We got to meet Si’s many friends and co-workers who went out of their way to tell us how much they loved him. We got to explore the small rural Alabama town of Columbiana where they spend much of their leisure time. To position you, Columbiana is about 75 miles south east of Birmingham – rolling hills and farm land. We got so into the town that Tom is now carrying a library card from there – had to join to conduct some business crisis that came up while he was away from the office. We ate at all the recommended places – such as Bernie’s where you literally have to go there to find out if they’re open and serving. Sometimes they do lunch and dinner, sometimes just lunch, and sometimes not at all. Had lunch at a drugstore soda counter which transported me back about 60 years. And Anny’s where she serves cafeteria style with no menu – decides when she comes in what she’s going to cook that day. We missed the barbecue at the Chevron station because the guy with the smoker didn’t show up while we were there.

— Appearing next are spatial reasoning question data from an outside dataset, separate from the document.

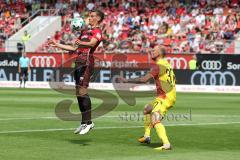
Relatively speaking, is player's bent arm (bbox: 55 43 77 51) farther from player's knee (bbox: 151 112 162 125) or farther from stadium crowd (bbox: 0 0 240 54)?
stadium crowd (bbox: 0 0 240 54)

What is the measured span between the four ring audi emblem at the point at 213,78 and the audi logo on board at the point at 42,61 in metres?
10.2

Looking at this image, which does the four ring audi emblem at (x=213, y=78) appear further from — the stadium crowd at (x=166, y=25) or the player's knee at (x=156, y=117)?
the player's knee at (x=156, y=117)

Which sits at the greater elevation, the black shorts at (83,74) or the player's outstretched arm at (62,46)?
the player's outstretched arm at (62,46)

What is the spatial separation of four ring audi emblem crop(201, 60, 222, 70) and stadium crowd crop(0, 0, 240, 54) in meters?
1.35

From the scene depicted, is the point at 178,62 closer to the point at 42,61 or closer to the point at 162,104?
the point at 42,61

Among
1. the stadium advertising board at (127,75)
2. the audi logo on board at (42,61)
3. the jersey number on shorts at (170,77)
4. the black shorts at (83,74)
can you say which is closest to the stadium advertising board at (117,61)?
the audi logo on board at (42,61)

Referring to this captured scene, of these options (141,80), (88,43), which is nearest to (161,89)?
(141,80)

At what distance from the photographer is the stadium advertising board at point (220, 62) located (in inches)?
1555

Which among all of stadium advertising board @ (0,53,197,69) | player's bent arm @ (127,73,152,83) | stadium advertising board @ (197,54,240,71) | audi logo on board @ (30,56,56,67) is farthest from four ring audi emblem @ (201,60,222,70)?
player's bent arm @ (127,73,152,83)

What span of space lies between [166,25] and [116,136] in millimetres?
29477

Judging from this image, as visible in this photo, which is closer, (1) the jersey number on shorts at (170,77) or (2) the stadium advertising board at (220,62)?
(1) the jersey number on shorts at (170,77)

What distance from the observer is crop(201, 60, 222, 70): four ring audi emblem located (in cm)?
3978

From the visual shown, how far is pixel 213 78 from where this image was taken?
3891cm

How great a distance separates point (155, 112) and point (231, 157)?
5.81 ft
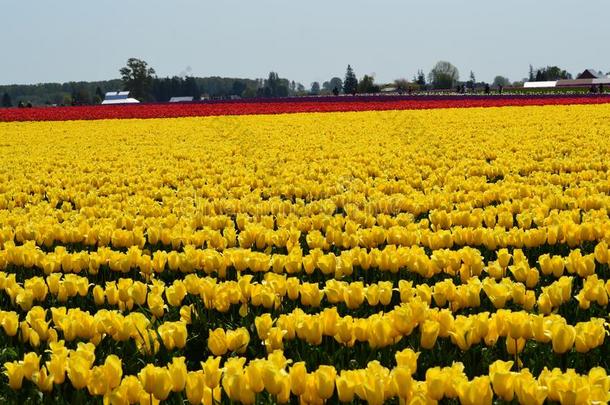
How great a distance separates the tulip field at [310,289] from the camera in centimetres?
273

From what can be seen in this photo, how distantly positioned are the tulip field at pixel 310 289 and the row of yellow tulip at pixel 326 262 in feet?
0.05

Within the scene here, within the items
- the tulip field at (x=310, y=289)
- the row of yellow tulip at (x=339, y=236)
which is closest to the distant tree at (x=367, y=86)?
the tulip field at (x=310, y=289)

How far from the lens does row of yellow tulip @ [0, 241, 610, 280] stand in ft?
15.1

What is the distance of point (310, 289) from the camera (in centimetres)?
398

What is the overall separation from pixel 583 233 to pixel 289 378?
12.5 ft

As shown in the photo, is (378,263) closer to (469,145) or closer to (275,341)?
(275,341)

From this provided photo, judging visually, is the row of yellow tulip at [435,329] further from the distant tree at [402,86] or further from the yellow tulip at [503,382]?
the distant tree at [402,86]

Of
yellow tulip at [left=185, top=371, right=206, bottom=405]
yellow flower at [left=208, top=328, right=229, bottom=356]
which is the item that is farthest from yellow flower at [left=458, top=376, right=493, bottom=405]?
yellow flower at [left=208, top=328, right=229, bottom=356]

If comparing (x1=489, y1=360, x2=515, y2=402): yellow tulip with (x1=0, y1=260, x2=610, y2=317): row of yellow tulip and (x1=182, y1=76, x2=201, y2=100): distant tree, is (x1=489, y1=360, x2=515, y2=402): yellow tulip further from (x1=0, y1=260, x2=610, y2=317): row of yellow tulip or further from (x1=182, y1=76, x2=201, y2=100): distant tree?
(x1=182, y1=76, x2=201, y2=100): distant tree

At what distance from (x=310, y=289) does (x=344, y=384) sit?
4.63 feet

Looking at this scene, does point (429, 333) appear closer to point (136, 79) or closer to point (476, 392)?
point (476, 392)

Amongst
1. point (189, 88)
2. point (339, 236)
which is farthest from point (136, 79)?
point (339, 236)

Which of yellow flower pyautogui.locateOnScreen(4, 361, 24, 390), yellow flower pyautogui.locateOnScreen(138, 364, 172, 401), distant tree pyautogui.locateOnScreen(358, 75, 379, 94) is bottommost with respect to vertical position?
yellow flower pyautogui.locateOnScreen(4, 361, 24, 390)

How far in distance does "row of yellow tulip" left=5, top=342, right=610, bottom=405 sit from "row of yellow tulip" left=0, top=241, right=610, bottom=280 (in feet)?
6.10
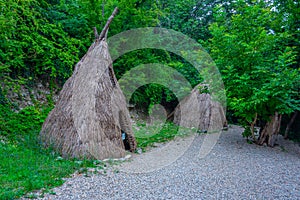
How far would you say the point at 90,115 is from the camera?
420cm

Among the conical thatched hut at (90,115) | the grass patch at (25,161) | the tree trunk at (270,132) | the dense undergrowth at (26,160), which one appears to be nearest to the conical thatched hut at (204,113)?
the tree trunk at (270,132)

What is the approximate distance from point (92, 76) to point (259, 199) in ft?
11.6

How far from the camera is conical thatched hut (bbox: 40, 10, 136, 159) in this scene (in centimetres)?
407

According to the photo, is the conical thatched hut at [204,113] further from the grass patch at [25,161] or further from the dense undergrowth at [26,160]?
the grass patch at [25,161]

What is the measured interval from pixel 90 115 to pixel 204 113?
19.0 feet

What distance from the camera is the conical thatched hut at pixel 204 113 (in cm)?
882

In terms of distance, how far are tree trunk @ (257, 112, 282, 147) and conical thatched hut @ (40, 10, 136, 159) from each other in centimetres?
449

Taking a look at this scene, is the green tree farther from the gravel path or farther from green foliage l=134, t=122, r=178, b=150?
green foliage l=134, t=122, r=178, b=150

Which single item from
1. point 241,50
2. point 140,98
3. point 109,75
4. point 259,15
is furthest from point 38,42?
point 259,15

George picked the first corn while I was in Alabama and reported it as “perfect”. Good call. So far it’s light years ahead of previous crop attempts in terms of plant quality and yield. It’s a bi-color variety called Peaches and Cream. Very tasty, especially when it’s cooked within 5 minutes of picking. Also a few plum tomatoes ripened while I was gone. They’re larger than any I’ve grown in the past and cosmetically flawless. Usually there are blemishes caused by bugs and who knows what, but these are good enough for a Publix ad. I will say that I took more care in planting these seedlings than my normal practice so that could be the difference. Alternatively and equally likely, the weather has been perfect for the garden, more or less the whole time since planting. I’ll split credit with mother nature. I put the egg beside the tomatoes to give you a size reference. The cucumbers and pole beans are the largest you’ve ever seen but the varieties are such that they remain sweet and tender even when double the size you’re used to. When Tom left for home, he had a large bag loaded with kale, green beans, cucumbers, cherry tomatoes, zucchini, and a couple ears of corn – like a visit to the Farmer’s market but with better prices.